Items from a data source:
:::

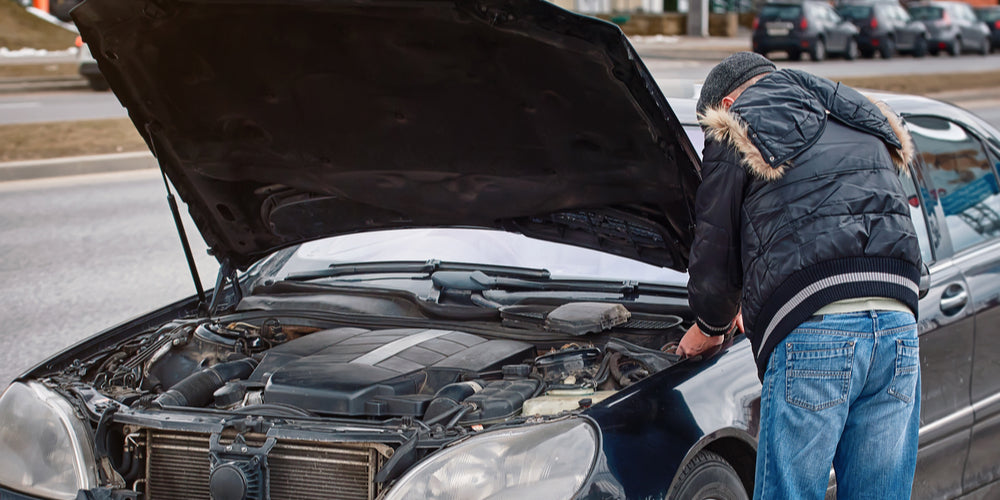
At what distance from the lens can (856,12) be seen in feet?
100

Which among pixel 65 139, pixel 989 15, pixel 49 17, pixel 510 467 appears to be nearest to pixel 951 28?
pixel 989 15

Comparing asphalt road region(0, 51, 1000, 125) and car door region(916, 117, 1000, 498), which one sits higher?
car door region(916, 117, 1000, 498)

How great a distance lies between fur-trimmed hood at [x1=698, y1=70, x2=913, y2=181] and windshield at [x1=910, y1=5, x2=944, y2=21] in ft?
108

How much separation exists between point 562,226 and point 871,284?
132 centimetres

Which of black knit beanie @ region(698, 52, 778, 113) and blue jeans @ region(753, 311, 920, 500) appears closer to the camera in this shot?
blue jeans @ region(753, 311, 920, 500)

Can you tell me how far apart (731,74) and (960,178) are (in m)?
2.01

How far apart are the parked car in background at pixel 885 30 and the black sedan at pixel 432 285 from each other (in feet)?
90.8

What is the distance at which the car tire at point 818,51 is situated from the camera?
1085 inches

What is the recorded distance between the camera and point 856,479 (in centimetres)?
260

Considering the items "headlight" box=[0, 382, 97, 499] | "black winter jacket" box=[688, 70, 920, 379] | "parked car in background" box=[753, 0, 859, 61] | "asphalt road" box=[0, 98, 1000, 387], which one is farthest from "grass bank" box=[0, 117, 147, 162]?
"parked car in background" box=[753, 0, 859, 61]

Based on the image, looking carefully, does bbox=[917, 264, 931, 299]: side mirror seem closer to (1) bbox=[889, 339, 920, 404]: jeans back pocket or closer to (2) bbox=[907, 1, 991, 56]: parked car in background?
(1) bbox=[889, 339, 920, 404]: jeans back pocket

:::

#### [SET EXERCISE]
Return the listing above word for word, with the pictures removed.

#### [CORRECT OUTPUT]
At what distance from the lens can (856,12) be seen in feet?
100

Which among pixel 65 139, pixel 989 15, pixel 49 17, pixel 510 467 appears to be nearest to pixel 951 28?
pixel 989 15

Comparing asphalt road region(0, 51, 1000, 125) and car door region(916, 117, 1000, 498), which one sits higher?
car door region(916, 117, 1000, 498)

How great a distance lies between fur-trimmed hood at [x1=698, y1=70, x2=913, y2=181] and windshield at [x1=910, y1=5, x2=944, y2=21] in ft?
108

How much separation exists between point 562,226 and point 871,284?
132 centimetres

Which of black knit beanie @ region(698, 52, 778, 113) and blue jeans @ region(753, 311, 920, 500) appears closer to the camera in this shot?
blue jeans @ region(753, 311, 920, 500)

Can you tell me how far apart (731,74) and (960,178) are (in m)?
2.01

How far apart are the parked car in background at pixel 885 30 and the black sedan at pixel 432 285 from each other (in feet)?
90.8

What is the distance at which the car tire at point 818,51 is situated from the camera?
1085 inches

What is the recorded distance between the camera and point 856,479 (in centimetres)?
260

Considering the items "headlight" box=[0, 382, 97, 499] | "black winter jacket" box=[688, 70, 920, 379] | "parked car in background" box=[753, 0, 859, 61] | "asphalt road" box=[0, 98, 1000, 387], which one is farthest from "grass bank" box=[0, 117, 147, 162]?
"parked car in background" box=[753, 0, 859, 61]

Based on the image, looking carefully, does bbox=[917, 264, 931, 299]: side mirror seem closer to (1) bbox=[889, 339, 920, 404]: jeans back pocket or closer to (2) bbox=[907, 1, 991, 56]: parked car in background?
(1) bbox=[889, 339, 920, 404]: jeans back pocket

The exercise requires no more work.